2 de julho de 2009

A PROFESSORA E A MALETA

Tomei a liberdade de reproduzir esse texto da Lygia Bojunga do livro "A casa da madrinha" foi enviado por uma pessoa que admiro muito. Uma ex-aluna que hoje tenho um grande prazer de chama-la de amiga.


“A Professora era gorducha; a maleta também. A Professora era jovem; a maleta era velha, meio estragada, e de um lado tinha o desenho de um garoto e uma garota de mão dada, vestindo igual. Cabelo igual, risada igual.


A Professora gostava de ver a classe contente, mal entrava na aula e já ia contando uma coisa engraçada. Depois abria a maleta e escolhia o pacote do dia.
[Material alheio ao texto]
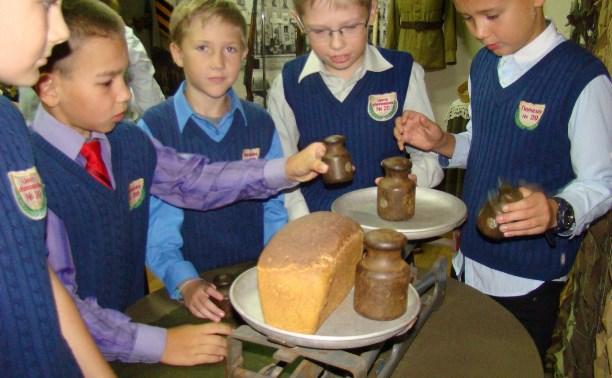 Тульские школьники узнали историю фронтового хлеба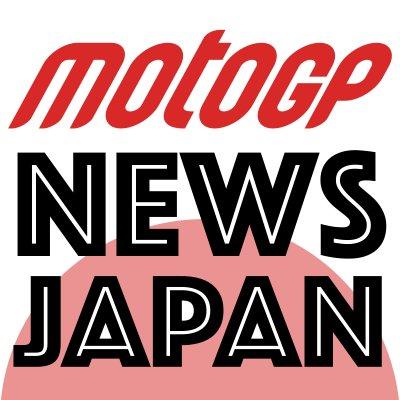 ★MotoGP2018 トップライダーでありながら「普通の人」 アンドレア・ドヴィツィオーゾ https://t.co/YfQqC7KDMB MotoGP MotoGP_jp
Tinha pacote pequenininho, médio, grande, tinha pacote embrulhado em papel de seda, metido em saquinho de plástico, tinha pacote de tudo quanto é cor; não era à toa que a maleta ficava gorda daquele jeito.

Só pela cor do pacote as crianças já sabiam o que é que ia acontecer: pacote azul era dia de inventar brincadeira de juntar menino e menina; não ficava mais valendo aquela história mofada de menino só brinca disso, menina só brinca daquilo, meninos do lado de cá, meninas do lado de lá.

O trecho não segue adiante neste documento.